▶ 記述問題 A:
下の課題文の内容に照らして、次の(i)〜(iii)がそれぞれ合っているかを「はい」か「いいえ」で答え、判断の根拠となる課題文の語句をそのまま引用しなさい。
(i) 武井さんは2021年2月に山梨県甲府市へ移住した。
(ii) 武井さんは研修会社の東京オフィスで経理を担当している。
(iii) この特集は2023年の取材に基づいて作成されている。

#### 課題文 ####

二拠点居住を始めるきっかけは人それぞれ。東京都内で研修会社に勤務する武井えみりさんは、2021年に山梨県甲府市と東京都内での二拠点居住をスタート。二拠点の場所として甲府を選んだ理由や、暮らしのリアルを聞いてみた。
※こちらの特集は、2022年8月時点の取材に基づいて作成しております。

「フツーの会社員」が甲府との二拠点居住を始めた理由

武井えみりさんプロフィール

研修会社の東京オフィスで営業を担当。人との出会いから山梨に魅力を感じ、2019年より週末に山梨へ通い始める。コロナ禍でリモートワークとなったのを機に、2021年2月に山梨県甲府市へ移住。東京との二拠点居住をスタート。

#### 提供資料 ####

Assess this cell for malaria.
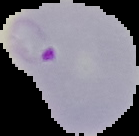
It is parasitized.

From a thin blood smear. Segmented cell region on a black background. Image is 139×136 pixels.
Classify this cell by malaria status.
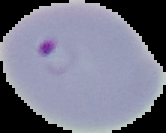

It is parasitized.

preparation: thin blood film
image_type: cell region segmented out of the field of view; surrounding area masked to black
image_size: 166×133 pixels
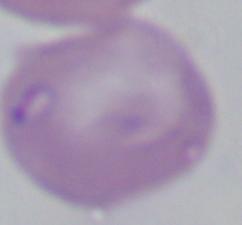 A Babesia parasite is shown. Micrograph. 1000x magnification.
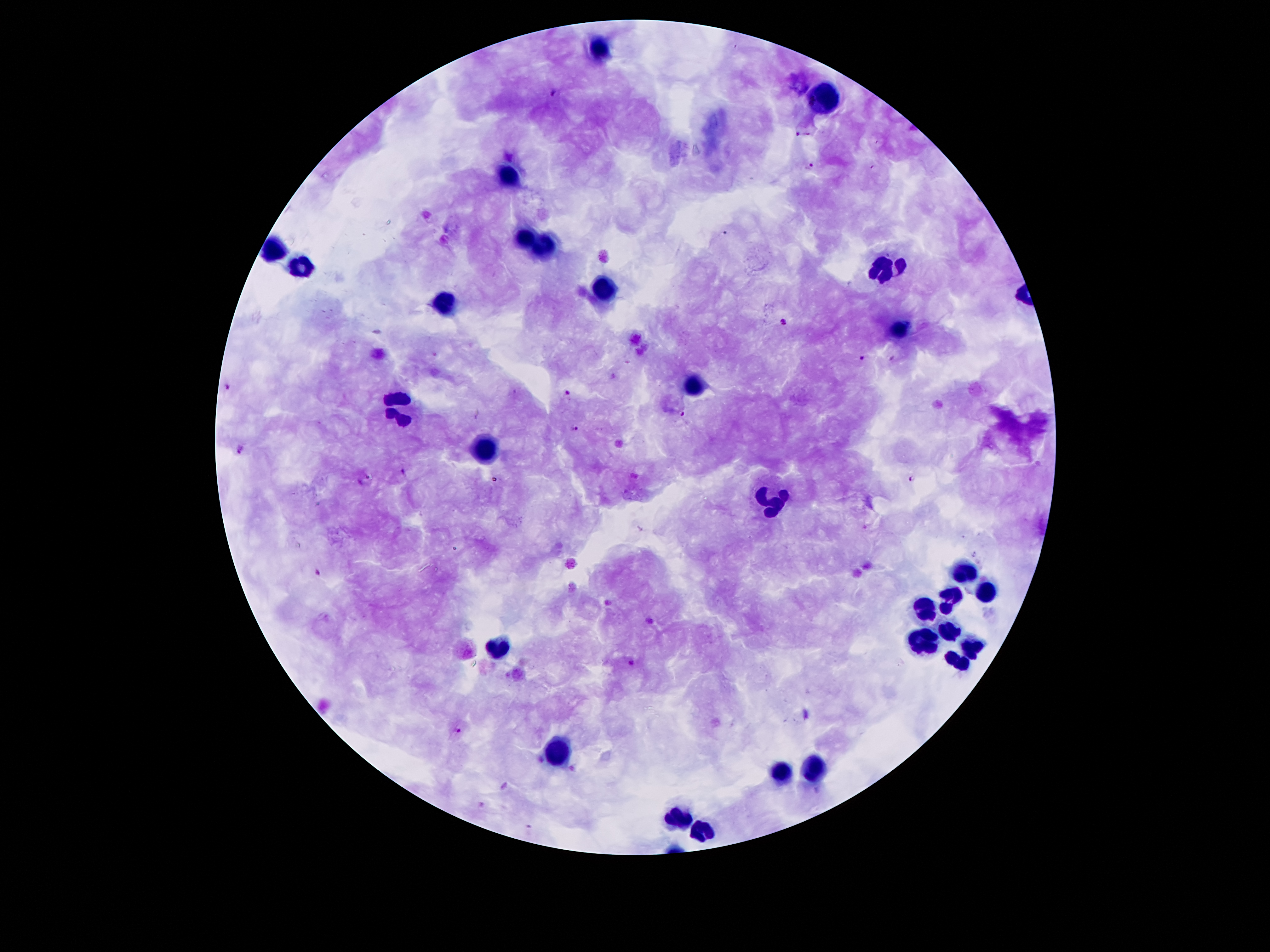
Approximate object centers, in pixels from the top-left corner.
Summary:
  - Plasmodium parasite locations: (x=555, y=93), (x=801, y=136), (x=810, y=167), (x=725, y=233), (x=784, y=321), (x=861, y=358), (x=228, y=387), (x=566, y=393), (x=682, y=413), (x=572, y=428), (x=241, y=450), (x=404, y=472), (x=911, y=478), (x=364, y=479), (x=317, y=572), (x=632, y=662), (x=458, y=730), (x=531, y=828)
  - Leukocyte locations: (x=605, y=44), (x=824, y=99), (x=511, y=178), (x=530, y=239), (x=544, y=246), (x=275, y=252), (x=303, y=264), (x=887, y=269), (x=605, y=294), (x=448, y=308), (x=899, y=330), (x=693, y=383), (x=396, y=408), (x=485, y=446), (x=780, y=507), (x=966, y=575), (x=986, y=594), (x=949, y=600), (x=921, y=609), (x=948, y=634), (x=925, y=643), (x=508, y=646), (x=976, y=649), (x=961, y=666), (x=561, y=754), (x=818, y=770), (x=783, y=772), (x=682, y=821), (x=701, y=834)
  - Patient malaria status: infected with Plasmodium falciparum
  - Field of view: one from this slide
  - Capture: smartphone through the microscope eyepiece
  - Preparation: thick peripheral-blood smear
  - Magnification: 100x
  - Image size: 1270×952 pixels
  - Stain: Giemsa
State which parasite is depicted.
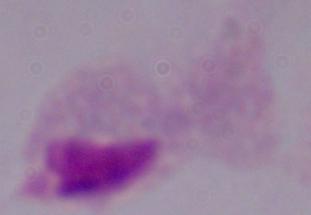
A trichomonad.

Photomicrograph. 1000x magnification.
Report the malaria status of this cell.
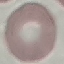

Uninfected.

Giemsa stain. Automatically extracted cell patch, resized to 64 × 64 pixels. Thin smear of blood. Photographed with a smartphone camera at the microscope eyepiece.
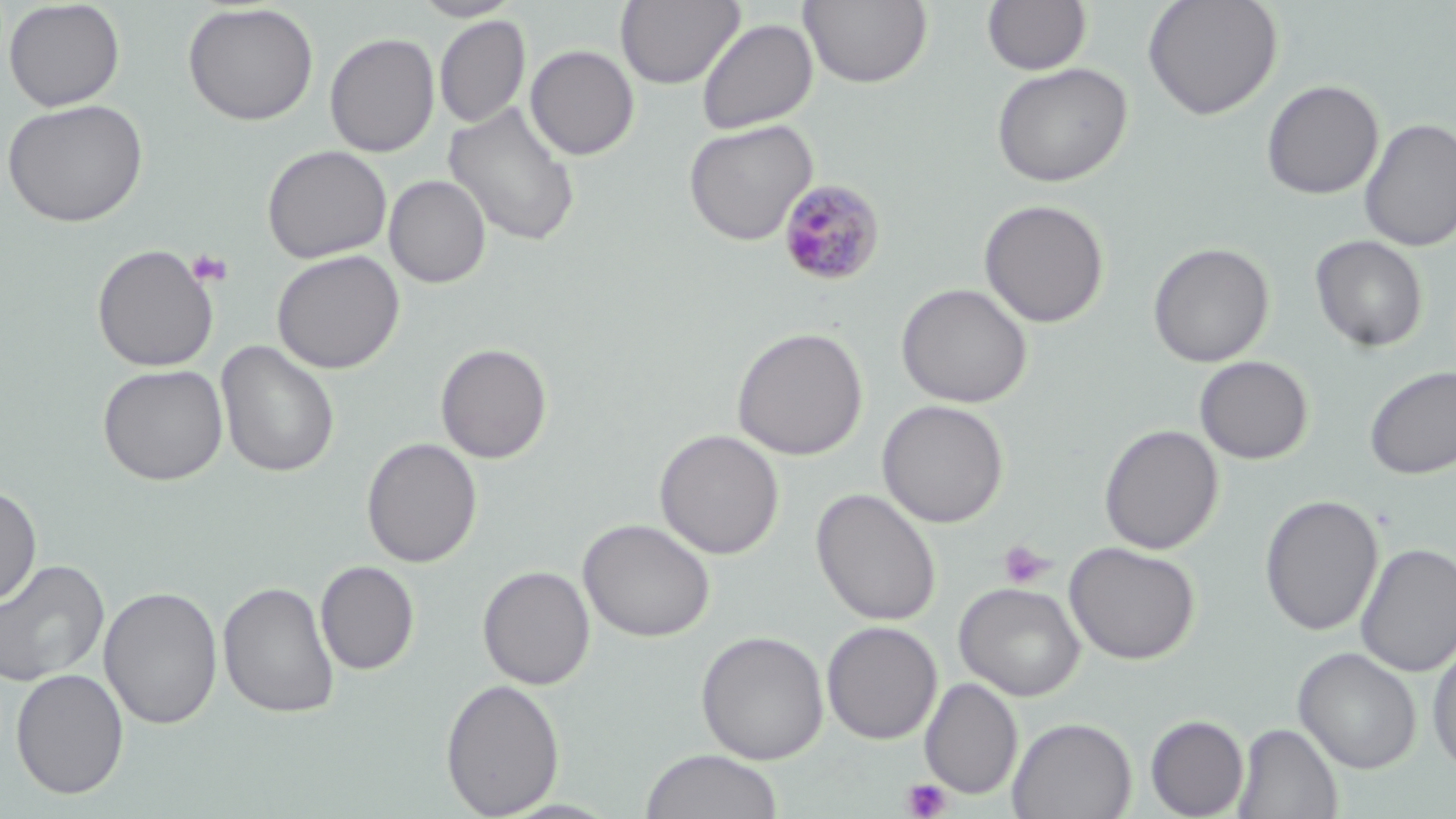
Summary:
  - Coordinate format: approximate bounding boxes as (x1,y1)-(x2,y2) corner pairs in pixels
  - Plasmodium malariae-infected red blood cell locations: (777,178)-(886,288)
  - Uninfected red blood cell locations: (2,0)-(126,112), (410,0)-(523,21), (616,0)-(743,89), (1142,0)-(1283,121), (800,1)-(932,88), (982,1)-(1092,75), (182,3)-(319,126), (434,15)-(531,129), (696,18)-(818,134), (325,32)-(439,158), (525,45)-(639,160), (991,62)-(1132,188), (1261,79)-(1384,199), (2,98)-(149,228), (444,101)-(580,247), (683,119)-(817,246), (1359,119)-(1456,252), (262,145)-(391,264), (384,175)-(490,288), (978,199)-(1109,328), (1310,234)-(1428,352), (1148,242)-(1274,367), (92,244)-(219,372), (271,250)-(404,374), (895,282)-(1033,408), (732,326)-(868,460), (216,340)-(340,478), (435,343)-(553,464), (1194,356)-(1313,464), (97,363)-(228,486), (1364,365)-(1456,479), (877,399)-(1009,528), (1099,424)-(1223,555), (655,429)-(783,559), (361,437)-(482,568), (0,482)-(42,607), (811,487)-(941,626), (1260,494)-(1384,636), (579,518)-(715,642), (1064,541)-(1201,664), (1355,542)-(1456,677), (1,558)-(110,689), (315,560)-(419,675), (478,565)-(595,690), (218,580)-(340,719), (954,581)-(1085,701), (99,585)-(223,730), (821,621)-(942,745), (695,630)-(830,764), (1427,638)-(1456,775), (1293,647)-(1422,773), (10,668)-(129,799), (919,677)-(1023,799), (440,678)-(565,818), (1145,714)-(1249,818), (1008,717)-(1136,819), (1232,722)-(1342,818), (640,749)-(784,819)
  - Platelet locations: (186,248)-(233,288), (997,540)-(1054,589), (902,778)-(952,819)
  - Slide-level diagnosis: Plasmodium malariae
  - Preparation: thin blood film
  - Modality: optical microscopy
  - Field of view: single
  - Image size: 1456×819 pixels
  - Stain: May-Grünwald-Giemsa
  - Magnification: 1000x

####

▶ 記述問題 B:
上の一覧から、文字列「region」を含む行をすべて抜き出しなさい。大文字と小文字は区別すること。

▶ 解答 A:
(i) はい。「コロナ禍でリモートワークとなったのを機に、2021年2月に山梨県甲府市へ移住。」
(ii) いいえ。「研修会社の東京オフィスで営業を担当。」
(iii) いいえ。「こちらの特集は、2022年8月時点の取材に基づいて作成しております。」

▶ 解答 B:
From a thin blood smear. Segmented cell region on a black background. Image is 139×136 pixels.
image_type: cell region segmented out of the field of view; surrounding area masked to black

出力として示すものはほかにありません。